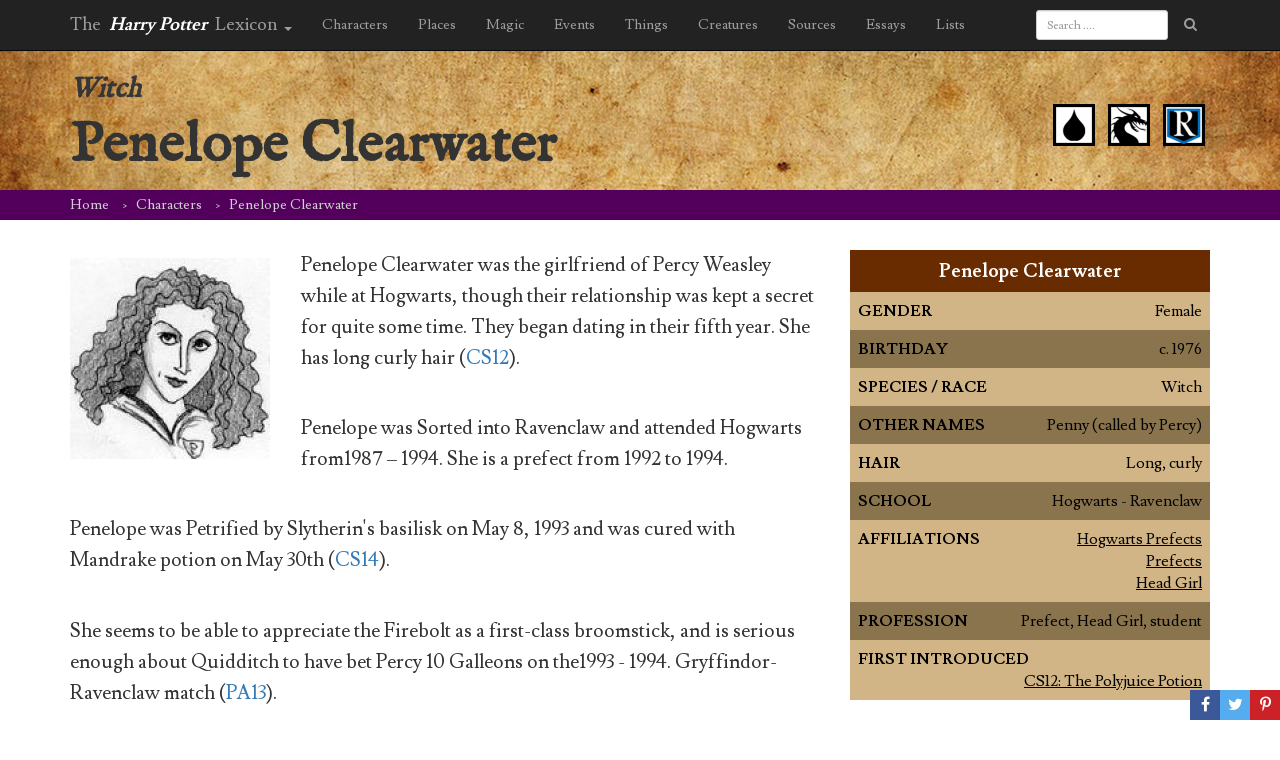

--- FILE ---
content_type: text/html; charset=utf-8
request_url: https://www.google.com/recaptcha/api2/aframe
body_size: 266
content:
<!DOCTYPE HTML><html><head><meta http-equiv="content-type" content="text/html; charset=UTF-8"></head><body><script nonce="cMVbCK1aNBMP2htZdwMAGQ">/** Anti-fraud and anti-abuse applications only. See google.com/recaptcha */ try{var clients={'sodar':'https://pagead2.googlesyndication.com/pagead/sodar?'};window.addEventListener("message",function(a){try{if(a.source===window.parent){var b=JSON.parse(a.data);var c=clients[b['id']];if(c){var d=document.createElement('img');d.src=c+b['params']+'&rc='+(localStorage.getItem("rc::a")?sessionStorage.getItem("rc::b"):"");window.document.body.appendChild(d);sessionStorage.setItem("rc::e",parseInt(sessionStorage.getItem("rc::e")||0)+1);localStorage.setItem("rc::h",'1768912017217');}}}catch(b){}});window.parent.postMessage("_grecaptcha_ready", "*");}catch(b){}</script></body></html>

------------------------------------------------------------

## Work to complete
Copy out each record word for word and omit any pictures.

## Exercise answer
--- FILE ---
content_type: text/html; charset=utf-8
request_url: https://www.google.com/recaptcha/api2/aframe
body_size: 266
content:
<!DOCTYPE HTML><html><head><meta http-equiv="content-type" content="text/html; charset=UTF-8"></head><body><script nonce="cMVbCK1aNBMP2htZdwMAGQ">/** Anti-fraud and anti-abuse applications only. See google.com/recaptcha */ try{var clients={'sodar':'https://pagead2.googlesyndication.com/pagead/sodar?'};window.addEventListener("message",function(a){try{if(a.source===window.parent){var b=JSON.parse(a.data);var c=clients[b['id']];if(c){var d=document.createElement('img');d.src=c+b['params']+'&rc='+(localStorage.getItem("rc::a")?sessionStorage.getItem("rc::b"):"");window.document.body.appendChild(d);sessionStorage.setItem("rc::e",parseInt(sessionStorage.getItem("rc::e")||0)+1);localStorage.setItem("rc::h",'1768912017217');}}}catch(b){}});window.parent.postMessage("_grecaptcha_ready", "*");}catch(b){}</script></body></html>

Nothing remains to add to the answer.